• Document extract:
◆ ◆ ◆ ◆ ◆ ◆ ◆

Environmental issues never cease to intrigue, says Mike Stentiford, of the Jersey National Park, as he takes another look at eco stories from around the world
NOT before time, nations have come together to officially rubber-stamp some serious levels of protection for the world’s oceans.
Following a decade of top-level negotiations, the High Seas Treaty vows to fully protect 30% of the world’s seas by 2030. Although this might sound somewhat inadequate, such endorsement nevertheless offers robust safeguard and recovery for an astonishing diversity of marine life.
Agreement was reached at the beginning of March following 38 hours of non-stop cross-chat between delegates at the UN headquarters in New York.
The last time any international agreement on ocean protection was signed was in 1982. Since then, the risks to marine life from climatic changes, over-fishing and heavy shipping ‘traffic jams’ have increased twenty-fold.
The urgency of such a treaty has been justifiably recognised by the latest assessment from the International Union for Conservation of Nature. This august body claims that 10% of global marine species are now on the cliff-edge of extinction.
At the top of the global marine ‘exit list’ are sharks and rays, which are closely followed by fish, molluscs and reef corals.
While most would agree that such a treaty is a huge step forward, others argue that it is likely to prove more than a mega challenge to enforce.
WHILE the scarcity of tomatoes and onions has encouraged a modicum of general public engagement, the UN secretary general Antonio Guterres has extended the debate quite dramatically.

◆ ◆ ◆ ◆ ◆ ◆ ◆

• Given information:
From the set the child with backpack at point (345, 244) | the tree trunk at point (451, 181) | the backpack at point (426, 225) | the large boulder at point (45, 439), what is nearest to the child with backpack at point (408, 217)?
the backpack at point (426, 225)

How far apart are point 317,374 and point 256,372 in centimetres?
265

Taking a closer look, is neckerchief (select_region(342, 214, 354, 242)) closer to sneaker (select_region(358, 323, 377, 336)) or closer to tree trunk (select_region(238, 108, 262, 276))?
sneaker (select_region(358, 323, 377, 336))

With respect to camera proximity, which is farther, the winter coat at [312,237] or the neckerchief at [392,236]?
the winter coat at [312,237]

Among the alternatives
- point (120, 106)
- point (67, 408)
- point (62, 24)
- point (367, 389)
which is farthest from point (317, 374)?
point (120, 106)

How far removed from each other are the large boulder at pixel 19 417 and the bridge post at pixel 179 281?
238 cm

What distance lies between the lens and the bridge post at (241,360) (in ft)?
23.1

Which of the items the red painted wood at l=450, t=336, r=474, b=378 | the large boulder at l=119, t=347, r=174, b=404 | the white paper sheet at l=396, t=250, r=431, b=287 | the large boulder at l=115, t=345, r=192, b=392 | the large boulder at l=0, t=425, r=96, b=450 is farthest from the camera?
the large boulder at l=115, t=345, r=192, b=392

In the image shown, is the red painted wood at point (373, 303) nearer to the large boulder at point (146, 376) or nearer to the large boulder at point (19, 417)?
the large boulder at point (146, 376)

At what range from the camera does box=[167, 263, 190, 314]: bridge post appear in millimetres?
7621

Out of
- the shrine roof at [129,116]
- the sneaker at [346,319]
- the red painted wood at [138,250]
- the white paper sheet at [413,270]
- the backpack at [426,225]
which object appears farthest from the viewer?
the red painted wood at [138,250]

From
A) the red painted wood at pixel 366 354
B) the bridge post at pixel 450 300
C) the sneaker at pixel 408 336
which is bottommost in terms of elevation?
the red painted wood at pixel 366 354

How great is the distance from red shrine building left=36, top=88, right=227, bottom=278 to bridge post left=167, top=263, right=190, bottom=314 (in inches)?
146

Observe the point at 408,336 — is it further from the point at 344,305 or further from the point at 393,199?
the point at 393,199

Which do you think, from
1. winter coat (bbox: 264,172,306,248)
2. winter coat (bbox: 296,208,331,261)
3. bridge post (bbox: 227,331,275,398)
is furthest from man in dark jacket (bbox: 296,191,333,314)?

◆ ◆ ◆ ◆ ◆ ◆ ◆

• Task objective: How long did delegates talk without stopping before agreeing on the treaty, according to the ocean treaty article? The records have nothing to do with the ocean treaty article.

• Problem solution: 38 hours.